Entretanto, mudou o ministro das Finanças, entrou Teixeira dos Santos, mas o OE’2006 corporizou mesmo estas e outras opções para o ano que aí vem. É certo que o peso da despesa pública no PIB desce em 2006, apenas 0.5 pontos percentuais, para 48.8% – o que é «curto» para as necessidades da nossa economia. Que o esforço de consolidação é feito, na sua maior parte, do lado da receita (2/3, para 1/3 do lado da despesa). Que o Governo insiste, teimosamente, em apostar em projectos cujo efeito na nossa economia é extremamente duvidoso em termos de rendibilidade e de competitividade, como o aeroporto da OTA (sobretudo) e o TGV. Que o modelo de financiamento das SCUT continua a ser injusto, e a não privilegiar o princípio do utilizador-pagador. Que a nossa competitividade fiscal continua a ser esquecida pelo Executivo, que não olha para as grandes tendências internacionais na matéria. Tudo isto é verdade - e é negativo.

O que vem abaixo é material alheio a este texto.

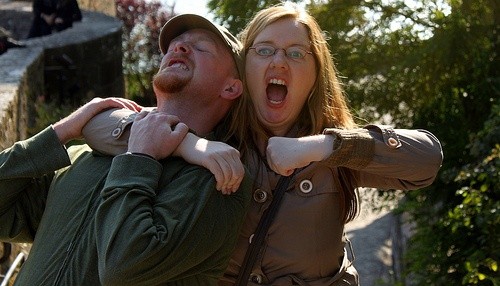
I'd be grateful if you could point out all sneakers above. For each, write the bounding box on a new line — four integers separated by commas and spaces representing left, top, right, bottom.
7, 11, 74, 45
0, 10, 34, 36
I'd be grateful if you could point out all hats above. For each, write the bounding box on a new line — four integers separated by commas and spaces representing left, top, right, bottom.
159, 14, 244, 81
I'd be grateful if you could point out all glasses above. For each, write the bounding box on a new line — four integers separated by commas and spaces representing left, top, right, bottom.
248, 45, 314, 59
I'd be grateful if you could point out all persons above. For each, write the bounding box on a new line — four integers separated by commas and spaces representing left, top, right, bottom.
81, 1, 443, 286
0, 14, 247, 286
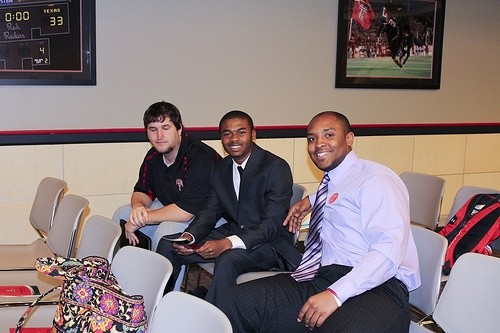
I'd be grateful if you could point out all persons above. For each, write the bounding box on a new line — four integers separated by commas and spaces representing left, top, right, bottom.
222, 112, 422, 333
112, 101, 224, 292
155, 110, 300, 310
391, 3, 422, 67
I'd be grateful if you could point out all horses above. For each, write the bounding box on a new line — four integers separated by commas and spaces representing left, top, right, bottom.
381, 15, 424, 69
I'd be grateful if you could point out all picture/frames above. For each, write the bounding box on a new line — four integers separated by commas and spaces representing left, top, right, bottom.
335, 0, 446, 89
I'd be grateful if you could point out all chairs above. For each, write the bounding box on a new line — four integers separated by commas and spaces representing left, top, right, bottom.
0, 172, 500, 333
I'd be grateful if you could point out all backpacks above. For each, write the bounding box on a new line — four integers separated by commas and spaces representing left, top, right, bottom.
435, 193, 500, 276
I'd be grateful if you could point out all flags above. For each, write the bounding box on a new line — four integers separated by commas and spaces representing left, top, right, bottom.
352, 0, 376, 32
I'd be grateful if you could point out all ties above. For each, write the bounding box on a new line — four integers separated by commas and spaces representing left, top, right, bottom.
237, 166, 244, 201
291, 174, 330, 282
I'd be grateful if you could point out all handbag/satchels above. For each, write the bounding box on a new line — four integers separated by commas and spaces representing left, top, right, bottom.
14, 256, 148, 333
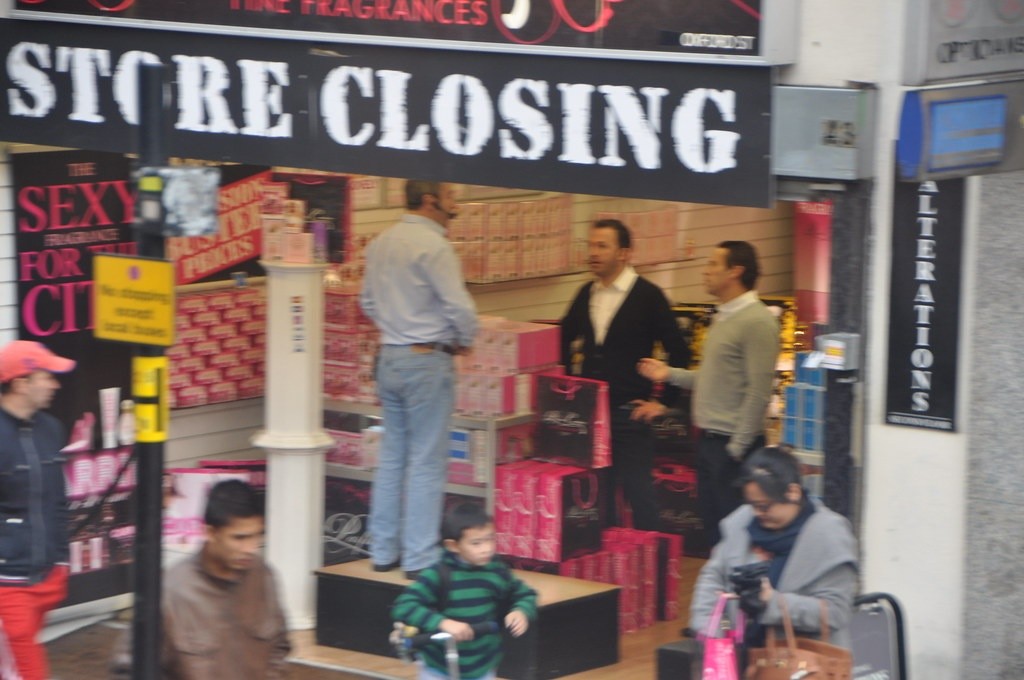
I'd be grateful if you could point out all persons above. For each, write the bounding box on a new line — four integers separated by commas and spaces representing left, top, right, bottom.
688, 445, 861, 680
1, 340, 76, 680
555, 219, 691, 532
392, 501, 539, 679
108, 479, 295, 680
638, 240, 782, 558
357, 178, 478, 580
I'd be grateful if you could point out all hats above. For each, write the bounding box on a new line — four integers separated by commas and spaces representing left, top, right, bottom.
0, 340, 79, 384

Mas, sinceramente, nunca imaginei ver a bancada socialista no Parlamento vir a aprovar um Relatório do Orçamento do Estado que contém passagens de tal forma ultra-liberais ou monetaristas que só visto (talvez deixassem surpreendidos Milton Friedman ou Robert Lucas, da Escola de Chicago, por exemplo...).

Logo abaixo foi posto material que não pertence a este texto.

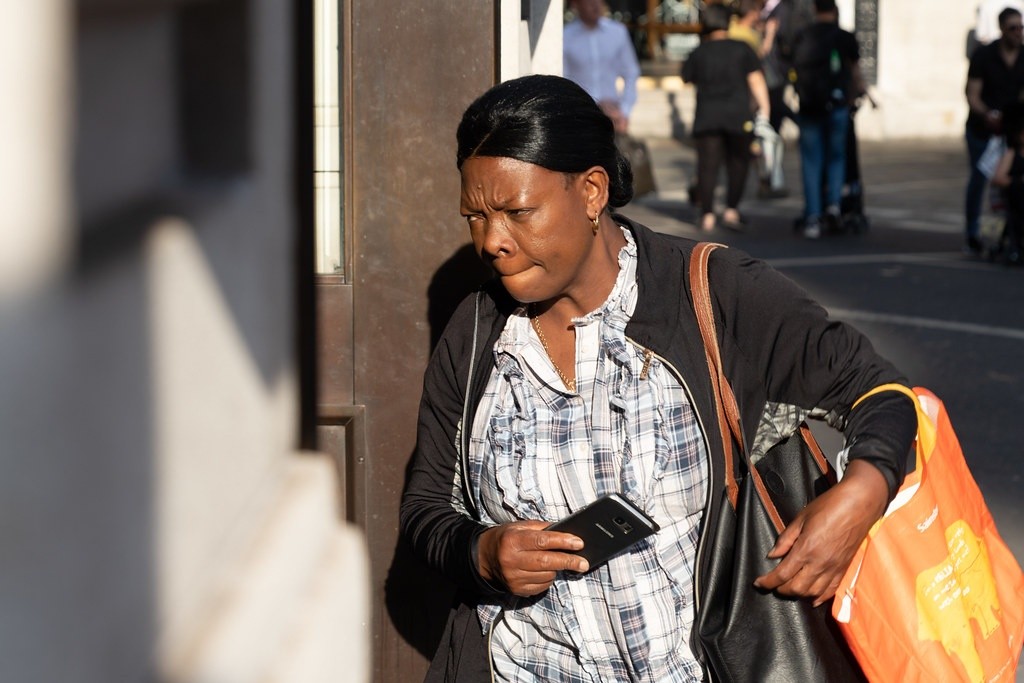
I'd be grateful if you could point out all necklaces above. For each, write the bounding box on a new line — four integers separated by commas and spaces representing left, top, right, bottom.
529, 303, 575, 390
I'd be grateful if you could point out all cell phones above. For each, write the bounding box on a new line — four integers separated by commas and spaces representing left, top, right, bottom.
542, 493, 655, 575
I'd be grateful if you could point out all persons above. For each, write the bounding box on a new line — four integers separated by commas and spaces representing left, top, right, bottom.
397, 74, 920, 682
563, 0, 1023, 265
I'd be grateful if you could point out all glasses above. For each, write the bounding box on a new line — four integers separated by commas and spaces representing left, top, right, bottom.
1005, 24, 1023, 32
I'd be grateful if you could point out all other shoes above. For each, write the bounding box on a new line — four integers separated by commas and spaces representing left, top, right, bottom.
793, 216, 819, 238
757, 178, 771, 198
962, 238, 983, 257
823, 217, 844, 233
697, 214, 717, 235
721, 209, 744, 231
763, 189, 788, 199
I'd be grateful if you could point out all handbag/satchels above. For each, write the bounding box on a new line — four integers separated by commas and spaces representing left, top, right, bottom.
690, 242, 869, 683
831, 386, 1024, 683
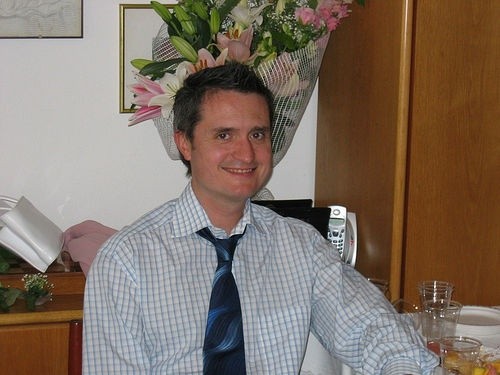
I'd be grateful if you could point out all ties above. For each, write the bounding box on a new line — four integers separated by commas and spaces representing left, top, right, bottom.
195, 224, 248, 375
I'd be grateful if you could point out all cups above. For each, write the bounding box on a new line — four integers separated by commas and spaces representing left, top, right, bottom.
391, 299, 421, 330
436, 336, 483, 375
416, 280, 455, 336
422, 298, 464, 356
366, 278, 388, 295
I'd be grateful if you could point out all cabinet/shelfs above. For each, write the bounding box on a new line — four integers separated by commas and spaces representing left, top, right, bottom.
0, 273, 86, 375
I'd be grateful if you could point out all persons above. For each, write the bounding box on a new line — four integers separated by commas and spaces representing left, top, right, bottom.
82, 63, 441, 375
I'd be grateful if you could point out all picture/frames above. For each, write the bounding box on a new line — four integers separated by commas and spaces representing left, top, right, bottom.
119, 4, 179, 114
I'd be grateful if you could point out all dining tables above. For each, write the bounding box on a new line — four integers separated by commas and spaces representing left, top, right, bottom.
342, 306, 500, 375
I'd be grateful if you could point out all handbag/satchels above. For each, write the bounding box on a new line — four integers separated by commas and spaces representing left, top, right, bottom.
0, 196, 64, 272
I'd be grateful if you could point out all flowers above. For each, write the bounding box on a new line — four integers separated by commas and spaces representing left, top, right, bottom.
128, 0, 366, 168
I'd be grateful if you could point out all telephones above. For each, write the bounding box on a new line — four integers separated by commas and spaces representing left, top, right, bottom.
327, 205, 357, 269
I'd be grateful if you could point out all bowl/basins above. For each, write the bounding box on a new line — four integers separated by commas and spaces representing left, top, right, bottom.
446, 305, 500, 348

Não resisto a transcrever, aqui, um desses excertos, que pode ser encontrado na página 5 do Relatório que acompanha o OE’2006:

«A literatura económica mostra que as consolidações orçamentais baseadas na redução da despesa são em geral mais bem sucedidas do que as assentes em aumentos de impostos. Por outro lado, uma política de contenção e de racionalização da despesa pública pode não apenas aumentar o potencial de crescimento económico a médio e longo prazo (por efeitos sobre a oferta), mas também estimular o nível de actividade no curto prazo (por efeitos sobre a procura). Este estímulo, que pode ser suficientemente forte para se sobrepor aos efeitos keynesianos convencionais, está intimamente ligado à confiança dos agentes económicos e, como tal, à credibilidade da política orçamental. O investimento privado poderá ser particularmente estimulado por uma estratégia credível de redução do défice orçamental».

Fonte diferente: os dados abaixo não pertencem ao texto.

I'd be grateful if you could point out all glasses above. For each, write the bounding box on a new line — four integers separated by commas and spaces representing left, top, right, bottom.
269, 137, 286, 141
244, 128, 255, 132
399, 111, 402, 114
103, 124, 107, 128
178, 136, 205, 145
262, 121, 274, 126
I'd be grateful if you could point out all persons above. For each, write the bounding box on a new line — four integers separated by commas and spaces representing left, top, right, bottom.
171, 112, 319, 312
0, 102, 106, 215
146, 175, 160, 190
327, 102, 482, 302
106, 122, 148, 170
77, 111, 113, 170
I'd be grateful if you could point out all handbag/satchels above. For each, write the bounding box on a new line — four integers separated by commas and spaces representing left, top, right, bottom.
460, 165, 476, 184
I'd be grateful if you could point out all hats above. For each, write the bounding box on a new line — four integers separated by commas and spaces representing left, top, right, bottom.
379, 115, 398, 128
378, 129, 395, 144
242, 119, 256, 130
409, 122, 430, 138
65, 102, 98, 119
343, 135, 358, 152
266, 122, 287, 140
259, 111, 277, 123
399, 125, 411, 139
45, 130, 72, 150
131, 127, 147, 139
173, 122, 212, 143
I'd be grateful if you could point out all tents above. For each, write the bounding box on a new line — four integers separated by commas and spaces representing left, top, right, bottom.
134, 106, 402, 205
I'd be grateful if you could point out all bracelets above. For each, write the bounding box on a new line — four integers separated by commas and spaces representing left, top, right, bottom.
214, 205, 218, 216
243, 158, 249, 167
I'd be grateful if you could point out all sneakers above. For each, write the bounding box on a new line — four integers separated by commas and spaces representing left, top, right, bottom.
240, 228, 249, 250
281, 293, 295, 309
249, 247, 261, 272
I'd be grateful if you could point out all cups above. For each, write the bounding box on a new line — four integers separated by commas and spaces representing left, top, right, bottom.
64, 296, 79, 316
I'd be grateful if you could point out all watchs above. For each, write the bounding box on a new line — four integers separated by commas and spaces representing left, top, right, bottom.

Desde os tempos em que me comecei a interessar por «estas coisas» da economia que concordo com o raciocínio acima exposto numa perspectiva de médio e longo prazo - mas acreditar que, num primeiro momento, a curto prazo, a contenção e racionalização da despesa pública não têm um efeito depressivo sobre a actividade, é obra! Não julgo, aliás, que seja possível encontrar, nos Relatórios dos OE’2003, 2004 e 2005 (elaborados pelos Governos de coligação PSD/CDS-PP), raciocínios económicos tão dogmáticos e ultra-liberais como os acima referidos.

Quem diria que seria possível ver um Partido-que-se-diz-Socialista aprovar e votar favoravelmente intenções destas? Pois é isto mesmo que acontecerá, quando as votações na generalidade e na especialidade tiverem lugar na Assembleia da República. No que constitui uma volta de 180 graus em relação a um passado não muito distante, em que até mesmo o actual primeiro-ministro defendeu o contrário do «tratamento» que agora, pelo menos em discurso, propõe para as nossas finanças públicas. Ele há mesmo posições que são tomadas e que, depois, se vêm a revelar uma verdadeira maçada. E que retiram toda a credibilidade a quem as defendeu...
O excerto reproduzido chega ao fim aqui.